Our university is deep in female talent. In addition to being an acclaimed author, cultural commentator and professor in our Department of English, Aritha van Herk serves at my request as one of our Orators. At the autumn convocation ceremonies for our 2017 grads, Aritha delivered the citation for honorary degree recipient Bonnie DuPont – yet another respected leader associated with our university and city. These are the beautiful and fitting words that Aritha composed about Bonnie:

Jedi Master Bonnie DuPont and her Padawan learner. Ha!

One of Canada’s marvelous attributes is that we are a land of ice and snow, and so we understand the value of icebreakers, ships that can move through ice-blanketed waters.  It is impossible to find an encompassing metaphor for the woman we are privileged to honour today, but Bonnie DuPont is a suave, elegant icebreaker, one who moves steadily forward, who has shattered ice and glass and even solid brick walls.

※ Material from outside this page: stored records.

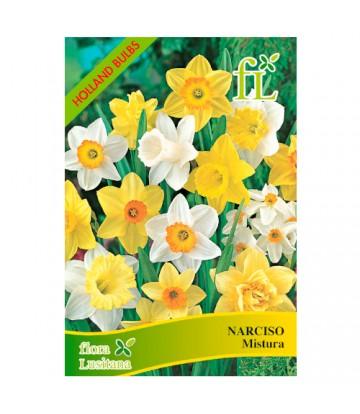Sementes de Flor Narciso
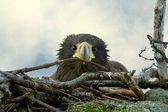 Nestling Steller's Sea Eagle in the nest — Stock Photo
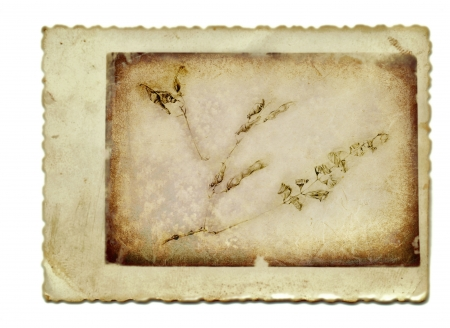 archaically: hand drawing and vintage processing - herbs Stock Photo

Bonnie DuPont has accomplished so much that words are inadequate. Formidably visionary, she is insightful, perceptive, innovative, intuitive, and resourceful. Chancellor Thirsk says he would go to space with her; and hundreds of women would walk on broken glass for her.  She has forged an open path through myriad obstacles as an executive in the energy and agriculture sectors, and as an effective leader on multiple boards and corporations.

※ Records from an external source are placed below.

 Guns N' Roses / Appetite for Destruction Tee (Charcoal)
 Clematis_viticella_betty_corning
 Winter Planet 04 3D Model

Her work in human resources, safety, governance, and public policy is extraordinary. She is a pioneer, a volunteer and a verb, an action word in motion. Her collection of firsts is phenomenal: she was the first or only senior woman for at least fifteen major Canadian organizations. This includes her work as the first woman executive at Saskatchewan Power Corporation, the first woman senior executive at Enbridge, and the first woman President of the Calgary Petroleum Club, breaking what had been for years an all-male bastion. She was named one of Canada’s 100 Most Powerful Women from 2003 to 2006, and in 2007 appointed to the Top 100 Hall of Fame.

Her service to this university is particularly significant. From as far back as President Murray Fraser asking her to serve on a committee studying the issue of sexual harassment on campus to her role as the first woman Chair of the Board of Governors, she has given to our campus her energy and mentorship, supporting students, faculty, and administration alike.

But firstness is not her drive; her motivation has always been to clear open water for others, women and men. Her motto, “I might be the first, but I better not be the last”, encompasses her determination to bring about change.

Eminent Chancellor, let us honour this trailblazer, this woman who inspires all with her imagination, élan, intelligence, and wisdom.  On behalf of the Senate and the University, I invite you to invest Bonnie DuPont with the degree Doctor of Laws, honoris causa.